There’s no questioning Yzerman’s commitment, either, though admittedly there’s a different scenario in play. After a postretirement year of observation, Dumars stepped in to grab the wheel of a rudderless front office with the Pistons. The Wings’ management team has been the envy of the NHL for a decade or more. “You don’t just jump in and run a team, particularly in this situation where you have an established successful group,” Yzerman says. “I have no unrealistic goals. I’ll take some time off and then get into it in some capacity and go from there”
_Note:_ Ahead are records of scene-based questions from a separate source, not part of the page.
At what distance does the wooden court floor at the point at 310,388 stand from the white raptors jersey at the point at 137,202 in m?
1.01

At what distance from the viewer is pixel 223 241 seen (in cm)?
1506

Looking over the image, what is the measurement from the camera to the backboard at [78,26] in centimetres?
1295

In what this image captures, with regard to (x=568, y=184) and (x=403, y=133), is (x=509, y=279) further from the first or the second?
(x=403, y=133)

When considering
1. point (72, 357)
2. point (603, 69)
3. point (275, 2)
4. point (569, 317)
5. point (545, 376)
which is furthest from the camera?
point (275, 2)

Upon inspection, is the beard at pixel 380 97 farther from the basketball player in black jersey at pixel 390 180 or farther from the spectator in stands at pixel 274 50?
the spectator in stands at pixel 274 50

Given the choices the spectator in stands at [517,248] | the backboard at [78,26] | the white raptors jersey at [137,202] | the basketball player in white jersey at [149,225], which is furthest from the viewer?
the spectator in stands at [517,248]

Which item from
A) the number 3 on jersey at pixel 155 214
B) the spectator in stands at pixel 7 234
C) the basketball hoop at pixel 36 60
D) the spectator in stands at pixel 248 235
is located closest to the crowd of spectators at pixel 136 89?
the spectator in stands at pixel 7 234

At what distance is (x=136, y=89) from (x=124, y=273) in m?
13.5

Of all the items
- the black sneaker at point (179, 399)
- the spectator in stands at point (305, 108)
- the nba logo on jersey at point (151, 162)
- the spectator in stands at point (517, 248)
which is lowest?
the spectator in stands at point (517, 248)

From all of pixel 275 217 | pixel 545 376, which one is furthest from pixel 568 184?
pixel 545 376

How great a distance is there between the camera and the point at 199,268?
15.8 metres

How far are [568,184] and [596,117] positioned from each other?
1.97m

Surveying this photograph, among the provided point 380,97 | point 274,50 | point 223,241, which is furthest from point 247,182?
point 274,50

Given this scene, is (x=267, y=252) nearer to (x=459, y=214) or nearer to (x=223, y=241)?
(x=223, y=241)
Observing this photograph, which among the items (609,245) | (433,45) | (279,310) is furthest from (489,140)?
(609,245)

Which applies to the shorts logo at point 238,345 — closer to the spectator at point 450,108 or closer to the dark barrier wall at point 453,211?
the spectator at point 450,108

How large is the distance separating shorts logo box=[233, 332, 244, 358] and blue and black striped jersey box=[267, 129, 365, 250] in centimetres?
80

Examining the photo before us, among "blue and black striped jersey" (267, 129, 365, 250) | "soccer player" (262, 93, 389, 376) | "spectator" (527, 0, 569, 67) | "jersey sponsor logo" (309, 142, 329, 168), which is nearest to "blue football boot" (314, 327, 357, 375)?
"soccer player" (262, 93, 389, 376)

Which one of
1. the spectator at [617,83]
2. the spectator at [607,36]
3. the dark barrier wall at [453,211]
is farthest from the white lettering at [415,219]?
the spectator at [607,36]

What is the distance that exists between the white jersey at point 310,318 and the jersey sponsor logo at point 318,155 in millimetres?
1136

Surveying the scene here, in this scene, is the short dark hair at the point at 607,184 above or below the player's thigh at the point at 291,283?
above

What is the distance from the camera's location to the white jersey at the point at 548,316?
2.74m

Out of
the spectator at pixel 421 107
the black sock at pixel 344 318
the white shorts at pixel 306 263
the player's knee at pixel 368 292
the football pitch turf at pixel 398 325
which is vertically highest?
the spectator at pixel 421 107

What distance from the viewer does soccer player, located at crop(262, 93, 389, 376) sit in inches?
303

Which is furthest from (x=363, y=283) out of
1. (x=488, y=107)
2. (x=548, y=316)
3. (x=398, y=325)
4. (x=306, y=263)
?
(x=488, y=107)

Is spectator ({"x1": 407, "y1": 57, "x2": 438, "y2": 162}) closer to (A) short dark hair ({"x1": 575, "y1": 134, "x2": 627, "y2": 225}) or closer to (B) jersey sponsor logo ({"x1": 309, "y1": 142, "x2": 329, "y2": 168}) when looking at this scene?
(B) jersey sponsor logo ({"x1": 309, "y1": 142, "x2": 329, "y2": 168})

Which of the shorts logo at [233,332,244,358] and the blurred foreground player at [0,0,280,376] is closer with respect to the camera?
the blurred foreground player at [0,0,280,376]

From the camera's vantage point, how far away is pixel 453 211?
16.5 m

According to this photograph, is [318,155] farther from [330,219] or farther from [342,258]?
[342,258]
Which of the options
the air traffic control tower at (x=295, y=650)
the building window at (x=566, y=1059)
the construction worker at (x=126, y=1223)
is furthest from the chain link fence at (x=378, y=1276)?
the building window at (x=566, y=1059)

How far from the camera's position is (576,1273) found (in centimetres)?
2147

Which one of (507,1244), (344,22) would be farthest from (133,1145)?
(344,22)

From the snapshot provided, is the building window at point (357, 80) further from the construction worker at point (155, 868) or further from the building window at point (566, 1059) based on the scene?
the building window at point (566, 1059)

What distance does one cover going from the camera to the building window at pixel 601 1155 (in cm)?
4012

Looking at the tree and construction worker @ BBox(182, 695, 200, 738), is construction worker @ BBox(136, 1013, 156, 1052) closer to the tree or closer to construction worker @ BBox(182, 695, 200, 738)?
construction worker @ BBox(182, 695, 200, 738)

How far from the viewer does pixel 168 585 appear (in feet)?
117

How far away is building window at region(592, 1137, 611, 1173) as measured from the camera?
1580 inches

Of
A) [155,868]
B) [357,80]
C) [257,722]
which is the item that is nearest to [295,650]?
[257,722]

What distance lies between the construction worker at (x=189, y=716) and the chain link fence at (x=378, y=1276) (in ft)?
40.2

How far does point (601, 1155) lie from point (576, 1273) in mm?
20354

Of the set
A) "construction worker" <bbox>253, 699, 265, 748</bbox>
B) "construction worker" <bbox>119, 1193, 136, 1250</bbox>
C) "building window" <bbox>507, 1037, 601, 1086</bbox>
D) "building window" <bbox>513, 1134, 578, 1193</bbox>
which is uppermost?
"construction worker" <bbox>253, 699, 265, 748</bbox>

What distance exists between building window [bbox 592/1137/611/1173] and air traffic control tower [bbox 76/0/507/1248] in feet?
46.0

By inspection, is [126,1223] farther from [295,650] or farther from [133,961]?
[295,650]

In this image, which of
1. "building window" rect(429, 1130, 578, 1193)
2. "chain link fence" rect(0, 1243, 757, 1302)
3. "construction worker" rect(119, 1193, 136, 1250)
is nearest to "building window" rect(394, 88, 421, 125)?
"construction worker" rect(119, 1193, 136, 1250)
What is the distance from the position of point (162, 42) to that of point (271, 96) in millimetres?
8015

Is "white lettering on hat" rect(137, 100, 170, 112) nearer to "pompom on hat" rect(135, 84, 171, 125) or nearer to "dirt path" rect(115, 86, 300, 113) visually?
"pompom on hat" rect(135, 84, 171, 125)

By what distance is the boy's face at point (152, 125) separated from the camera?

It used to be written into Yzerman’s contracts that he’d have a job in management when he retired. But it became such an afterthought in recent years that now it’s simply a gentleman’s agreement between Yzerman, Ilitch, Devellano and Holland. “I would love to have Steve come on board and be part of our management team," says Holland, who took over as GM from Devellano in 1997. “Exactly what title and what role? I think at the appropriate time we’ll sit down and define it.”
In the meantime it will be up to Yzerman to define his own exit strategy. And although the end is near, he insists he’s not finished yet. The legacy, he says, will have to wait. “Honestly, I’m looking more ahead at what I want to do over the next few years, as opposed to what happened over the last 20,’ Yzerman says. “I’m really proud of what we accomplished here. I mean, sure, everybody wants to be appreciated or liked or whatever. But I’ve just tried to do the right thing, and…people are either going to like it or they’re not. Either way, I’m not too worried about it.”
And with that, he shrugs. The interview is done, and Yzerman is off to the training room. There is a bike to ride, weights to be lifted. There is work to be done.